For Temporal Cloud, use environment variables via the envvars list to keep credentials in a Secret:

API key

values.yaml
config:
temporal-address: your-namespace.tmprl.cloud:7233
temporal-tls: true

envvars:
- name: TEMPORAL_NAMESPACE
valueFrom:
secretKeyRef:
name: temporal-config
key: namespace
- name: TEMPORAL_API_KEY
valueFrom:
secretKeyRef:
name: temporal-config
key: api-key

mTLS

values.yaml
config:
temporal-address: your-namespace.tmprl.cloud:7233
temporal-tls: true

envvars:
- name: TEMPORAL_NAMESPACE
valueFrom:
secretKeyRef:
name: temporal-config
key: namespace
- name: TEMPORAL_TLS_CLIENT_CERT_PATH
value: /certs/cert
- name: TEMPORAL_TLS_CLIENT_KEY_PATH
value: /certs/key

volumes:
- name: temporal-mtls
secret:
secretName: temporal-mtls

volumeMounts:
- name: temporal-mtls
mountPath: /certs
readOnly: true

Environment variables for workflows

Workflow $env variables are passed with the ZIGGY_ prefix by default.

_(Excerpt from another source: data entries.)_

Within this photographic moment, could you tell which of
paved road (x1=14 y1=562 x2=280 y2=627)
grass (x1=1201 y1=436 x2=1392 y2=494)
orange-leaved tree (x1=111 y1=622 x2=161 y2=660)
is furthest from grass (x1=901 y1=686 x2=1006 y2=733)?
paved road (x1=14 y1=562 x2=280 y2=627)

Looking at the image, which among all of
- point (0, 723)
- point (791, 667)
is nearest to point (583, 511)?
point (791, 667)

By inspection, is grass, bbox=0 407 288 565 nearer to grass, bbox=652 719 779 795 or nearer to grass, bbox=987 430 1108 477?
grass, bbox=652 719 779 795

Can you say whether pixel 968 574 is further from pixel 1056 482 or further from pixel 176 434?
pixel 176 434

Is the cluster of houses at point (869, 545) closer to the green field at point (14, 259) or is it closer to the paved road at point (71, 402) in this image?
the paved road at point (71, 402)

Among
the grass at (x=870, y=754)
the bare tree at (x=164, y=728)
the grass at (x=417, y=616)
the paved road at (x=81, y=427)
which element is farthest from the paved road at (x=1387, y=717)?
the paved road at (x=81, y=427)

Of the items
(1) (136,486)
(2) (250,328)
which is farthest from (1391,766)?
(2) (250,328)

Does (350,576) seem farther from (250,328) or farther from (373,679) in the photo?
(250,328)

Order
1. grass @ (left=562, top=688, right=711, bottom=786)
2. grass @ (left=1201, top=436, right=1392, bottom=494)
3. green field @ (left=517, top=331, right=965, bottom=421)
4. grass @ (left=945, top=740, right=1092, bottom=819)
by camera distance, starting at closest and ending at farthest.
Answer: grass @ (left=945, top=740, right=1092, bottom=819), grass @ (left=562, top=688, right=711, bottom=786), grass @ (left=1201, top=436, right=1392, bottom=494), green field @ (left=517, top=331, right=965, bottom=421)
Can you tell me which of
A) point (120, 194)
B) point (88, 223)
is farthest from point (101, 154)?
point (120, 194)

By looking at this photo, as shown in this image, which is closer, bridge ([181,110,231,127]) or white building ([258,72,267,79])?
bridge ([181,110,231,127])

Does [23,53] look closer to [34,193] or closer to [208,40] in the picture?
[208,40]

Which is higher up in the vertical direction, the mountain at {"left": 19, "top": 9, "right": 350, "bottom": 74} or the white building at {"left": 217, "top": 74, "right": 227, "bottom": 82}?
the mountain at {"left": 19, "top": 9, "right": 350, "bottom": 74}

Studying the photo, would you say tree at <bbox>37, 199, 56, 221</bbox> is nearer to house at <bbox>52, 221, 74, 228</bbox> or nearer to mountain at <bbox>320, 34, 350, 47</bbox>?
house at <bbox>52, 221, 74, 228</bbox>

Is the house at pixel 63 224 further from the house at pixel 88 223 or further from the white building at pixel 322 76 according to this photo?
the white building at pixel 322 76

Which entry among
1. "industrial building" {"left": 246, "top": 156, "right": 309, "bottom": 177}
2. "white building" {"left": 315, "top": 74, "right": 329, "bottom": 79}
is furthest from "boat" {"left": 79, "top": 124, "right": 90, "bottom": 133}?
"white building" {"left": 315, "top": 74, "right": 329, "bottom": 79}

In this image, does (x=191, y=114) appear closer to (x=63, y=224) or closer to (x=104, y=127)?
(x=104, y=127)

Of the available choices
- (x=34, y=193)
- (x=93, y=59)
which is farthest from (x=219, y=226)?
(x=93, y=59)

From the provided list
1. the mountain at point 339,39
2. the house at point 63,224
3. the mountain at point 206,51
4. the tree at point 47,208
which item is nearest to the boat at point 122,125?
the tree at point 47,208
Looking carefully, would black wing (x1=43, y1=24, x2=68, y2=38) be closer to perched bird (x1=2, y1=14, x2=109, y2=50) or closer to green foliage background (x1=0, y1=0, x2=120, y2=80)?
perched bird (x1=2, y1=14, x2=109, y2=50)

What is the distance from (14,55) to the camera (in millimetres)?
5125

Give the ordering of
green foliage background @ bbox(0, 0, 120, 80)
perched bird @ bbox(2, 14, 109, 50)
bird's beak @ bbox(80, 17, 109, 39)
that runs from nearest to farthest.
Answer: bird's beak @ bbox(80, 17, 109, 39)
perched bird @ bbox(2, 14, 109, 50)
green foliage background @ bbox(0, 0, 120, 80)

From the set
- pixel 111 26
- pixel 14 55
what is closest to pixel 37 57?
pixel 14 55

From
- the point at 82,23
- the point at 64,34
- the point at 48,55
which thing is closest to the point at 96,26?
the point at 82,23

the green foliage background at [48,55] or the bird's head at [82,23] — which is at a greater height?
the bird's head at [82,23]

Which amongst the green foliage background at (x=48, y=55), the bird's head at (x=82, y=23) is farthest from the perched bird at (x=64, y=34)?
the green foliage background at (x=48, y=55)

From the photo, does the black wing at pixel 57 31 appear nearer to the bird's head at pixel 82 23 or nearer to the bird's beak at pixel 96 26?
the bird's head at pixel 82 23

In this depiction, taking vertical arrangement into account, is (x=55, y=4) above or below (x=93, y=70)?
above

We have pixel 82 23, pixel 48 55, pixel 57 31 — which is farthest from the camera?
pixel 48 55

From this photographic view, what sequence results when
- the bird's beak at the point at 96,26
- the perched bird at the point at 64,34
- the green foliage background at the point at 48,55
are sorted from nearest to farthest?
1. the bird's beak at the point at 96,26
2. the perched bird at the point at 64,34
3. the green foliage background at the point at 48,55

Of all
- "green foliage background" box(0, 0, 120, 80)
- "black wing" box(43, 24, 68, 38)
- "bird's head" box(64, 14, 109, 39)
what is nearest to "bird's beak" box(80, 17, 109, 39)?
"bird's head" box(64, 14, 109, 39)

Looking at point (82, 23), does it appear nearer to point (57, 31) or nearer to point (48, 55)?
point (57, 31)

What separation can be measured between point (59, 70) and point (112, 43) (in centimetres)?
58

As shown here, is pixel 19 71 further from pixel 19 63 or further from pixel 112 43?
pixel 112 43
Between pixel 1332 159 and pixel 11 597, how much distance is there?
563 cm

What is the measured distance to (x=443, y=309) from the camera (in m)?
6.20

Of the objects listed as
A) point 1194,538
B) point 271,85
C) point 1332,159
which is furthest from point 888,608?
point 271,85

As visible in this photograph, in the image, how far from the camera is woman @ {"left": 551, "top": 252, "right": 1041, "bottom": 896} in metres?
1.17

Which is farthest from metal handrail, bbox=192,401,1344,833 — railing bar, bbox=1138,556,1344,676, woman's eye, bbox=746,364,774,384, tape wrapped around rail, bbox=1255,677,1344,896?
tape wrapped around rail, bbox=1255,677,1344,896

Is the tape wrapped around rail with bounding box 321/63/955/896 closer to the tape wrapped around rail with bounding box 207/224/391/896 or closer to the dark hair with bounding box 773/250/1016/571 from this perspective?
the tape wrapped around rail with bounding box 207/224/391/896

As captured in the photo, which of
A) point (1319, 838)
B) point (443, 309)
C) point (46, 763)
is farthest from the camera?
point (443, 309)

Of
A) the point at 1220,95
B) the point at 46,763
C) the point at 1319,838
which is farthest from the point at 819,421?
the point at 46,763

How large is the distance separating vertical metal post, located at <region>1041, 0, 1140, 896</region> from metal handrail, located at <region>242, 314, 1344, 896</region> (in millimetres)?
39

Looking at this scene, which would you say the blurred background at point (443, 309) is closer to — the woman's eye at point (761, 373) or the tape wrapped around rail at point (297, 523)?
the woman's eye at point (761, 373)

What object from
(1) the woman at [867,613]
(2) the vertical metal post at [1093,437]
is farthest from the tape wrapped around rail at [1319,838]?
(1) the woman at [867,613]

Add them to the envvars list:

values.yaml
envvars:
- name: ZIGGY_API_BASE_URL
value: https://api.example.com

Inside the workflow:

endpoint: ${ $env.API_BASE_URL }

Health and readiness probes

The chart configures liveness and readiness probes automatically:

  • Liveness probe: GET /livez on port 3000
  • Readiness probe: GET /readyz on port 3000

No additional configuration is required for standard deployments. The /health endpoint remains available as a backwards-compatible alias for /readyz.


Replicas and scaling

Workers are stateless. You can run multiple replicas of the same worker against the same Temporal task queue. Temporal distributes executions across available workers.

values.yaml
replicaCount: 3

Horizontal Pod Autoscaling is available but disabled by default:

values.yaml
autoscaling:
enabled: true
minReplicas: 1
maxReplicas: 10
targetCPUUtilizationPercentage: 80

Image configuration

values.yaml
image:
repository: ghcr.io/zigflow/zigflow
pullPolicy: IfNotPresent
tag: "0.1.0" # Defaults to chart version if not set

Full values reference

See the Helm chart README for the complete values reference.


Common mistakes

The pod starts but the workflow does not execute. Check that the task queue name (document.taskQueue) matches what your client uses. Also confirm the worker is connected to the correct Temporal namespace.

ImagePullBackOff for the chart image. Verify the version tag exists in ghcr.io/zigflow/charts/zigflow.

Workflow not updating after a values change. The chart renders the inline workflow into a ConfigMap. After a helm upgrade, the pod must be restarted to pick up the new workflow.